Une simple fille
Arrivé près de l'entrée du hangar, Nicolas risqua un œil vers sa tante. Cette dernière arborait un visage cramoisi et ses épaules étaient remontées vers son menton décidé. Elle était tellement furieuse qu'il s'attendait presque à voir de la fumée lui sortir par les oreilles. Elle attaqua aussitôt qu'elle le vit.
– Qu'as-tu fait encore ? cria-t-elle en serrant le poing vers lui.
– Moi ? Mais rien, je n'ai rien fait, je ne sais pas de quoi tu parles, ma tante.
– Ne fais pas l'innocent, Nicolas. Vu ton visage, tu sais très bien pourquoi je suis là. Je viens de croiser le prévôt.
– Ah oui ? Le prévôt ?
– Oui, le prévôt. Tu es bien allé à Charleville hier, pour ton patron ?
Nicolas ouvrit la bouche pour répondre, sans doute pour dire une nouvelle bêtise de son invention, mais il n'en eut pas le temps. Marie n'attendait visiblement pas de réponse de sa part car elle continua sur sa lancée, ses yeux lançant presque des éclairs. Même plus petite que son neveu d'une tête, elle arrivait à le toiser.
– Jean-Baptiste Jottay a porté plainte contre toi pour coups et blessures !
– Jean-Baptiste Jottay ? Coups et blessures ?
Il fronça les sourcils en regardant sa tante. Ce nom ne lui disait vraiment rien.
– Cesse de répéter mes paroles ! Tu sais qui est M. Jottay ? C'est le patron de Louis Vernal.
Nicolas grimaça. Autant le premier nom ne lui rappelait rien du tout, autant le second lui avait valu une lèvre fendue et un œil au beurre noir la veille au soir, et la douleur lancinante qu'il avait derrière l'œil depuis ce matin ne lui permettait pas de l'oublier.
– Je vois que tu te souviens, maintenant. Apparemment tu t'es encore battu avec Louis hier, sur le trajet du retour. Est-ce que c'est vrai ?

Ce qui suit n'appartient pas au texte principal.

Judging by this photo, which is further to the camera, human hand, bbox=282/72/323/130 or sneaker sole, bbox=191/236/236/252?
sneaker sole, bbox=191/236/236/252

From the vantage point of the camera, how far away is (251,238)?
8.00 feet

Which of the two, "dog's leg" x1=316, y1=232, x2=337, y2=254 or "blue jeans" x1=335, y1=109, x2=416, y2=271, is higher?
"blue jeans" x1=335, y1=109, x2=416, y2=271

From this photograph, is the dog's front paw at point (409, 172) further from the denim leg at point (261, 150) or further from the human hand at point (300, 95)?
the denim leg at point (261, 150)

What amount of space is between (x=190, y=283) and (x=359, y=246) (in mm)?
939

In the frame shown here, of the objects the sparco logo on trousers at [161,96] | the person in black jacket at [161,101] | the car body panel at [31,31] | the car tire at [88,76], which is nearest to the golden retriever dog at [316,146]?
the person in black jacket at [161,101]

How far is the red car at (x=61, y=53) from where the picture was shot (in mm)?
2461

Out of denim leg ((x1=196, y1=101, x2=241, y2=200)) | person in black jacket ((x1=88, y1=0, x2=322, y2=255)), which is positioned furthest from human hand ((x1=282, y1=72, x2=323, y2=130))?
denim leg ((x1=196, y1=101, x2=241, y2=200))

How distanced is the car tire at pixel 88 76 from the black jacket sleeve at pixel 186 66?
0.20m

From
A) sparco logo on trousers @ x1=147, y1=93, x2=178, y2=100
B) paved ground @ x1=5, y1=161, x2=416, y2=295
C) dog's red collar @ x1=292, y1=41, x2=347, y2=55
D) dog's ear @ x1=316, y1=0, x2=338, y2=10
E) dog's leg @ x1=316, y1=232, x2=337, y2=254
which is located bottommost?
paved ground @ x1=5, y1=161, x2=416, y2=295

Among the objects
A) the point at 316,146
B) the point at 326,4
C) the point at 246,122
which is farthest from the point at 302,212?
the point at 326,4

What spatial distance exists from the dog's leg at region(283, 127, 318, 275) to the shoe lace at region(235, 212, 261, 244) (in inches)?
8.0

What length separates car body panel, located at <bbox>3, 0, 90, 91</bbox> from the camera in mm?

Même si elle était sûre que le prévôt lui avait dit la vérité, elle voulait laisser à son neveu la possibilité de donner sa version de l'histoire.
– Oui… non…
– Alors, c'est oui ou c'est non ? l'interrompit-elle avec force.
– Mais c'est de sa faute, il m'a provoqué ! Il est toujours à me chercher ! Déjà la semaine dernière…
– On peut connaître la raison ?
– Et bien… je l'ai vu à l'épicerie, il y a quelques jours. Et, heu… et…
– Et ?
– Et bien, il embrassait Marguerite !
– C'est une plaisanterie ? Tu as envoyé Louis chez le chirurgien parce qu'il embrassait une simple fille ?
– Mais, ma tante, ce n'est pas une simple fille, c'est Marguerite, ma future femme !
– Ta… future femme… répéta-t-elle, incrédule. Tu as cassé la clavicule et une côte à Louis parce qu'il a embrassé la fille de l'épicier…, gronda-t-elle. Tu sais qu'il ne peut plus bouger le bras ?
Nicolas eut l'air surpris. Sans doute n'imaginait-il pas que les blessures de Louis seraient aussi graves. Mais il se reprit bien vite et tenta vainement de trouver une justification plausible.
– Oui… non, mais ce n'est pas moi, il est tombé. D'accord, je l'ai un peu poussé mais il s'est déséquilibré tout seul ensuite, c'est tout ! Et puis Louis exagère, il est très douillet, comme garçon. Il est jeune, il va s'en remettre ! paraphrasa-t-il sa tante en pensant aux innombrables fois où elle lui avait sorti cette phrase. Dans quelques temps, il n'y paraîtra plus, tu verras.
Marie était abasourdie. Même pour un garçon de quinze ans, son neveu manquait clairement de jugeote. Elle se demanda quand allait-il grandir ? Et surtout, quand allait-il cesser de se bagarrer sans cesse ? Elle le regarda droit dans les yeux et dit lentement :
– Son patron a porté plainte, Nicolas. Comment fera-t-on si tu es condamné au tribunal ? Tu sais bien qu'on a tous besoin de ton salaire.